* [EXERCISE DESCRIPTION] In the data below, swap each "camera" for "lens" and leave the rest unchanged.

* [DATASET EXTRACT]
§

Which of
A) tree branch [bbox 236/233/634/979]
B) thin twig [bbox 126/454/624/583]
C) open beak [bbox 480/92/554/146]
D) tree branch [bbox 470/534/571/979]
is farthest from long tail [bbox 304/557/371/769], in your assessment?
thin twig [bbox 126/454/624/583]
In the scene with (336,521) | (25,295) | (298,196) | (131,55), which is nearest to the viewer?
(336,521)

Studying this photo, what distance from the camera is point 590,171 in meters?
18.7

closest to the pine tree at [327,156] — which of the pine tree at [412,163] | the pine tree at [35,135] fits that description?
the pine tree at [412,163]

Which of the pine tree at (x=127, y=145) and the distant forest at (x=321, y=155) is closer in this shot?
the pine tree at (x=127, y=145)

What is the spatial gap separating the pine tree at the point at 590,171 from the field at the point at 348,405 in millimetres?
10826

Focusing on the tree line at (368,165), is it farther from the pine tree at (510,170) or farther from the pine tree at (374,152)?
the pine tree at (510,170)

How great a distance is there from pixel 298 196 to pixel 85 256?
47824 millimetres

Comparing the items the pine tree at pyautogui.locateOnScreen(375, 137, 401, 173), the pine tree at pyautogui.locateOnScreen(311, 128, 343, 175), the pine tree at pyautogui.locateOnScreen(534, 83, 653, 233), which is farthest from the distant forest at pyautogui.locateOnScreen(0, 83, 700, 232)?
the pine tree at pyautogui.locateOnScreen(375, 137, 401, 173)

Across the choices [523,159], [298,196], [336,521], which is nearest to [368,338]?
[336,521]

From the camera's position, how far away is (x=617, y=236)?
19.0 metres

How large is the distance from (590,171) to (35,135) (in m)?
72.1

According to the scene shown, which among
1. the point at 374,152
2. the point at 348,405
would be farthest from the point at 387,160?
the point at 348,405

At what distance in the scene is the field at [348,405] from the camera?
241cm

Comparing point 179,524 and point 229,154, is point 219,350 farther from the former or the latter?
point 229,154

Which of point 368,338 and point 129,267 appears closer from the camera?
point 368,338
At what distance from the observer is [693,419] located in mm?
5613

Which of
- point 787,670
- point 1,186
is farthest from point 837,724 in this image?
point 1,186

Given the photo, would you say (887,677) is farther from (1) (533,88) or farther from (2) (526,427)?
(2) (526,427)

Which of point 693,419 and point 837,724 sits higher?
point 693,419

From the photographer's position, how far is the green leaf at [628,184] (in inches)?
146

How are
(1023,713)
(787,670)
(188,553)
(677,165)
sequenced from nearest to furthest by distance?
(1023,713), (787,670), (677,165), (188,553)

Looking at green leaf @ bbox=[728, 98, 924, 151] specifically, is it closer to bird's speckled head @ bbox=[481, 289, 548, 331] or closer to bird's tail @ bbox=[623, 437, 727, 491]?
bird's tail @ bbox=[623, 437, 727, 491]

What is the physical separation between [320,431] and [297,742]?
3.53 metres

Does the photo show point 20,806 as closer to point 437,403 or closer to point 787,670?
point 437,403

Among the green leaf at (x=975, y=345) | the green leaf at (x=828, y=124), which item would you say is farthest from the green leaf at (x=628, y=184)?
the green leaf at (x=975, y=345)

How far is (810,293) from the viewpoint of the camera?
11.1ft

§

* [FINAL ANSWER]
Which of
A) tree branch [bbox 236/233/634/979]
B) thin twig [bbox 126/454/624/583]
C) open beak [bbox 480/92/554/146]
D) tree branch [bbox 470/534/571/979]
is farthest from long tail [bbox 304/557/371/769], in your assessment?
thin twig [bbox 126/454/624/583]
In the scene with (336,521) | (25,295) | (298,196) | (131,55), which is nearest to the viewer?
(336,521)

Studying this photo, what distance from the lens is point 590,171 in meters?
18.7

closest to the pine tree at [327,156] — which of the pine tree at [412,163] | the pine tree at [35,135] fits that description?
the pine tree at [412,163]

Which of the pine tree at (x=127, y=145) and the distant forest at (x=321, y=155) is closer in this shot?
the pine tree at (x=127, y=145)

What is the spatial gap separating the pine tree at the point at 590,171 from the field at the point at 348,405 in millimetres?
10826

Focusing on the tree line at (368,165), is it farther from the pine tree at (510,170) or farther from the pine tree at (374,152)?
the pine tree at (510,170)

How great a distance is there from pixel 298 196 to pixel 85 256?
47824 millimetres

Comparing the items the pine tree at pyautogui.locateOnScreen(375, 137, 401, 173), the pine tree at pyautogui.locateOnScreen(311, 128, 343, 175), the pine tree at pyautogui.locateOnScreen(534, 83, 653, 233), which is farthest from the distant forest at pyautogui.locateOnScreen(0, 83, 700, 232)?
the pine tree at pyautogui.locateOnScreen(375, 137, 401, 173)

Across the choices [523,159], [298,196], [336,521], which is nearest to [368,338]?
[336,521]

From the lens's position, how far away is (x=617, y=236)?
19.0 metres

How large is the distance from (590,171) to (35,135) (in m)?
72.1

According to the scene shown, which among
1. the point at 374,152
2. the point at 348,405
would be farthest from the point at 387,160?
the point at 348,405

At what distance in the scene is the field at [348,405] from the lens?
241cm

Comparing point 179,524 and point 229,154, is point 219,350 farther from the former or the latter?
point 229,154

Which of point 368,338 and point 129,267 appears closer from the lens?
point 368,338
At what distance from the observer is [693,419] located in mm?
5613

Which of
- point 787,670
- point 1,186
is farthest from point 837,724 in this image?
point 1,186

Given the photo, would you say (887,677) is farther from (1) (533,88) or farther from (2) (526,427)?
(2) (526,427)

Which of point 693,419 and point 837,724 sits higher?
point 693,419

From the photographer's position, how far is the green leaf at [628,184] (in inches)?
146

How are
(1023,713)
(787,670)
(188,553)
(677,165)
sequenced from nearest to furthest by distance?
(1023,713), (787,670), (677,165), (188,553)

Looking at green leaf @ bbox=[728, 98, 924, 151] specifically, is it closer to bird's speckled head @ bbox=[481, 289, 548, 331] or closer to bird's tail @ bbox=[623, 437, 727, 491]?
bird's tail @ bbox=[623, 437, 727, 491]

What is the physical separation between [320,431] and [297,742]?
3.53 metres

Does the photo show point 20,806 as closer to point 437,403 or closer to point 787,670?
point 437,403

Among the green leaf at (x=975, y=345) | the green leaf at (x=828, y=124), which item would you say is farthest from the green leaf at (x=628, y=184)?
the green leaf at (x=975, y=345)

How far is (810,293) from the viewpoint of the lens?
11.1ft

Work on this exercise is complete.